Nitrites: les dessous du bras-de-fer entre Yuka et les charcutiers

Un lien direct retoqué par les tribunaux de commerce qui se sont penchés sur les affaires portées par la FICT et deux de ses entreprises adhérentes à titre individuel, ABC Industrie et Mont de la Coste. Sans compter le coup de massue financier qui explique, selon Julie Chapon, la perte attendue cette année: les frais de justice atteignent pour l’heure –des appels sont en cours dans les trois affaires– 240.000 euros auxquels s’ajoutent 75.000 euros de dommages et intérêts exécutoires. Une somme qui aurait pu être bien plus élevée: les montants réclamés atteignaient au départ… 1,4 million d’euros au total.

Un modèle basé sur l’indépendance

« C’est insupportable d’entendre qu’on empoisonne les gens », martèle le délégué général de la fédération des charcutiers, Fabien Castanier, pointant un préjudice moral mais aussi financier. « Un acharnement », dénonce pour sa part Julie Chapon, s’inquiétant du risque de voir « couler » Yuka. Il faut dire qu’en ayant érigé l’indépendance en colonne vertébrale de son activité, la jeune entreprise s’est fermé la porte à un grand nombre de sources de financements. Redoutablement efficace sur le plan de la communication, cette stratégie fragiliserait-elle Yuka en cas de remous?

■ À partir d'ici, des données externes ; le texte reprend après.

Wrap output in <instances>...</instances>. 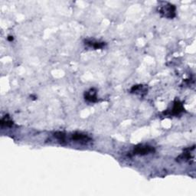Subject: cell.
<instances>
[{
  "label": "cell",
  "instance_id": "obj_1",
  "mask_svg": "<svg viewBox=\"0 0 196 196\" xmlns=\"http://www.w3.org/2000/svg\"><path fill=\"white\" fill-rule=\"evenodd\" d=\"M176 6L168 2L164 3V5L160 6L159 7V12L160 14H162L164 17L168 18V19L174 18L176 16Z\"/></svg>",
  "mask_w": 196,
  "mask_h": 196
},
{
  "label": "cell",
  "instance_id": "obj_4",
  "mask_svg": "<svg viewBox=\"0 0 196 196\" xmlns=\"http://www.w3.org/2000/svg\"><path fill=\"white\" fill-rule=\"evenodd\" d=\"M84 97H85V100L89 102H96L97 100V91L95 89H91L90 91H87L84 94Z\"/></svg>",
  "mask_w": 196,
  "mask_h": 196
},
{
  "label": "cell",
  "instance_id": "obj_8",
  "mask_svg": "<svg viewBox=\"0 0 196 196\" xmlns=\"http://www.w3.org/2000/svg\"><path fill=\"white\" fill-rule=\"evenodd\" d=\"M140 91L142 92H146V88L144 87L143 85H136L133 86L131 89V92L133 93H140Z\"/></svg>",
  "mask_w": 196,
  "mask_h": 196
},
{
  "label": "cell",
  "instance_id": "obj_3",
  "mask_svg": "<svg viewBox=\"0 0 196 196\" xmlns=\"http://www.w3.org/2000/svg\"><path fill=\"white\" fill-rule=\"evenodd\" d=\"M71 139L75 142H78L84 144V143H87L91 140V139L87 135L81 133H74L71 135Z\"/></svg>",
  "mask_w": 196,
  "mask_h": 196
},
{
  "label": "cell",
  "instance_id": "obj_2",
  "mask_svg": "<svg viewBox=\"0 0 196 196\" xmlns=\"http://www.w3.org/2000/svg\"><path fill=\"white\" fill-rule=\"evenodd\" d=\"M155 152V149L153 146H146V145H140V146H136L133 150V153L134 155H140V156H145L149 155L150 153H153Z\"/></svg>",
  "mask_w": 196,
  "mask_h": 196
},
{
  "label": "cell",
  "instance_id": "obj_6",
  "mask_svg": "<svg viewBox=\"0 0 196 196\" xmlns=\"http://www.w3.org/2000/svg\"><path fill=\"white\" fill-rule=\"evenodd\" d=\"M86 44L89 45V46L92 47V48H94L95 49H100V48H103L104 46H105L104 42H94V41H87Z\"/></svg>",
  "mask_w": 196,
  "mask_h": 196
},
{
  "label": "cell",
  "instance_id": "obj_10",
  "mask_svg": "<svg viewBox=\"0 0 196 196\" xmlns=\"http://www.w3.org/2000/svg\"><path fill=\"white\" fill-rule=\"evenodd\" d=\"M8 39H9V41H12L13 40V38L11 36V38H8Z\"/></svg>",
  "mask_w": 196,
  "mask_h": 196
},
{
  "label": "cell",
  "instance_id": "obj_9",
  "mask_svg": "<svg viewBox=\"0 0 196 196\" xmlns=\"http://www.w3.org/2000/svg\"><path fill=\"white\" fill-rule=\"evenodd\" d=\"M55 137L57 139V140H59L61 143H65V140H66V136H65V134L64 133H61V132H57V133H55Z\"/></svg>",
  "mask_w": 196,
  "mask_h": 196
},
{
  "label": "cell",
  "instance_id": "obj_5",
  "mask_svg": "<svg viewBox=\"0 0 196 196\" xmlns=\"http://www.w3.org/2000/svg\"><path fill=\"white\" fill-rule=\"evenodd\" d=\"M184 110L183 106H182V103H180L179 101H176L174 103V105H173L172 108L171 110V114L172 115H179L180 113H182Z\"/></svg>",
  "mask_w": 196,
  "mask_h": 196
},
{
  "label": "cell",
  "instance_id": "obj_7",
  "mask_svg": "<svg viewBox=\"0 0 196 196\" xmlns=\"http://www.w3.org/2000/svg\"><path fill=\"white\" fill-rule=\"evenodd\" d=\"M13 124V122L12 120L9 119V117L8 116H5V117H3L1 120V125L2 126H6V127H12Z\"/></svg>",
  "mask_w": 196,
  "mask_h": 196
}]
</instances>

Pas de publicité… et une poignée d’investisseurs triés sur le volet lors d’une levée de fonds de 800.000 euros en 2019. « C’est la première fois que j’ai dû me vendre pour avoir le droit d’investir, c’était inversé », se rappelle Christophe Courtin (Courtin Investment) qui a fait partie de ce tour de table. Une sélection par les fondateurs qui ont averti d’emblée « qu’il n’y aurait pas de conseil de surveillance et qu’ils auraient les pleins pouvoirs car ils souhaitaient rester indépendants », poursuit-il. Parmi les autres investisseurs, la structure engagée Investir & plus ou encore Xavier Niel…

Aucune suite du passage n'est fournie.